Auditors in India are up in arms against a proposal by the National Financial Reporting Authority (NFRA) to do away with the statutory audit of small and medium companies.
The regulator of auditors of listed and large companies in India has issued a consultation paper, the “Statutory Audit and Auditing Standards for Micro, Small and Medium Companies (MSMCs)”, which proposes to fix a threshold for MSMCs.
Companies below the INR 2.5bn (£24.85m; $32.88m; €29.15m) mark are proposed to be exempted from mandatory annual statutory audit currently stipulated under the Companies Act 2013.
The NFRA also proposed a separate set of auditing standards for MSMCs.
Though the intention behind the paper is of assisting MSMCs and ease of doing business, stakeholders say the proposals, if implemented, will lead to drying up of bank finance for small and medium companies, frauds and deter venture funds and angel investors from potentially profitable small ventures.
The white paper
A group of chartered accountants and consultants issued a white paper as a comprehensive study of the pros and cons of the suggestions made by the regulator and the impact they will have on various stakeholders.
The white paper said the recommendations are not based on research-based evidence and therefore reject them as they will have serious impact on all stakeholders and the economy in general.
“Doing away with the established practice can remove the basic gatekeeping function and put all the stakeholders’ interests such as public exchequer, government, lenders, investors, suppliers, customers and employees at risk,” they said in the document.
Prompted by a set of incentives offered to entrepreneurs by the Indian government, many NRIs started small businesses in India and they welcome the audit exemption proposal which will save them the audit fee.
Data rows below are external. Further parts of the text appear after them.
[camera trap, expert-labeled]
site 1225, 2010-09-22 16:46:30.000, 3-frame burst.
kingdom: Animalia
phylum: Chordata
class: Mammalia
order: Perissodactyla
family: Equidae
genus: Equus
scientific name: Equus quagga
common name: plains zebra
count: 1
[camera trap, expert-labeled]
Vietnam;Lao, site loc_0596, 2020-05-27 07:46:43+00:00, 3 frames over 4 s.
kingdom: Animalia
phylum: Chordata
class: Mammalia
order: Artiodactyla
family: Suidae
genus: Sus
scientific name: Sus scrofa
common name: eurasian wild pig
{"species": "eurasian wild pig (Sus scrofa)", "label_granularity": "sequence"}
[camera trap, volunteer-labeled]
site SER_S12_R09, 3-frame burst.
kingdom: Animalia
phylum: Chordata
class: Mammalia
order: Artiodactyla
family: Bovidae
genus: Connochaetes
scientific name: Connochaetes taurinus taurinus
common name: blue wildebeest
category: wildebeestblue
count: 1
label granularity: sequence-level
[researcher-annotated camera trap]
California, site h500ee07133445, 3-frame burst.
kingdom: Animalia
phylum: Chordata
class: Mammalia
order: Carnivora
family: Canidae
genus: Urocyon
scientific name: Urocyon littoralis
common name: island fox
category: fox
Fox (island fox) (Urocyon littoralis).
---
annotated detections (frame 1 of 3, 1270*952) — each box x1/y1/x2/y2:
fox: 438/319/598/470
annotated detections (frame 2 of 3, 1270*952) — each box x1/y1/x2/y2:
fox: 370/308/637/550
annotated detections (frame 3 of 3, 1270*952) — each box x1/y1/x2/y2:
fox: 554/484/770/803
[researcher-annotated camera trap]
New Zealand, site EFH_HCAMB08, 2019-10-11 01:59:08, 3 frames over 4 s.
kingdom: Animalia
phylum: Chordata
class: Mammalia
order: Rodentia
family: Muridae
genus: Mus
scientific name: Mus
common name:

At the same time, lured by the statutory audit fees from thousands of small units, many qualified NRIs started consulting and auditing services firms in India. If implemented, the proposals will deprive them of a major revenue stream.
The Institute of Chartered Accountants in India (ICAI) has already rejected NFRA’s recommendations deeming them as views of a small section of stakeholders and not based on research-based evidence.
Serious hurdles for investors
Industry experts feel that the move could create serious barriers for investors, insolvency professionals, lenders, minority shareholders, venture capital funds, angel investors and will also create scope for fraud.
Bank finance will dry up for small units as banks usually lend to SMEs on the strength of audit reports.
“The consultation paper states that there is a mismatch between current payments being made to auditors as reported by the companies,” said Vivek Davanam, a chartered accountant and co-author of the White Paper.
“NFRA says that as the audit fee being charged in many companies is less than the estimated cost, there is a likely assumption that audits performed are not up to the mark. This is just an assumption and not supported by any evidence.
“There is no actual finding whether there are deficiencies in the audit performed in cases where low fee is charged. NFRA has not even made an attempt to suggest an alternative mechanism that it would introduce after removal of audits,” he added.
Status quo demanded
The white paper, which called for maintaining status quo as far as statutory audit of small units is concerned, argued that the NFRA’s proposals are an attempt to address a non-existent problem.
Chartered accountant Guruprasad Makam, another co-author of the white paper, added: “This is an attempt to create an issue rather than resolving one. NFRA’s proposed reforms are neither warranted nor their need is felt. A hypothetical issue shouldn’t be a matter of concern for NFRA.
“Audit by chartered accountants acts as a safety net. A right audit showcases to the business promoters the health of their business. If you remove audit for aspiring SMEs, there is no independent financial health checkup and it may put the business itself in danger if corrective actions are not taken based on the financial health checkup report, which is the audit report and the audited financial statements.”
Jayesh Sanghrajka, insolvency and bankruptcy expert, said: “The proposed threshold creates a new set of challenges for insolvency resolution professionals. Without audited financial statements, an insolvency resolution professional is at risk and has no data to function and resolve the insolvency. The unaudited financial statements will have no common process or policy and it will be chaotic to read them.”
For BS Shashi Kumar, vice president of finance at Autotec Defense and Aerospace Solutions, it’s a worrisome factor that the absence of statutory audits will open up opportunities for fraud and misstatement of financial statements.
“If statutory audit is not insisted, it will give more room to commit fraud. In the existing structure, there is little or no room for stakeholders to verify the intended use of assets. A fraud can masquerade as ‘ignorance’ in the absence of a statutory audit in SMEs. With statutory audits, scope for such fraud is less, and in case of a fraud, the auditor is also held responsible.”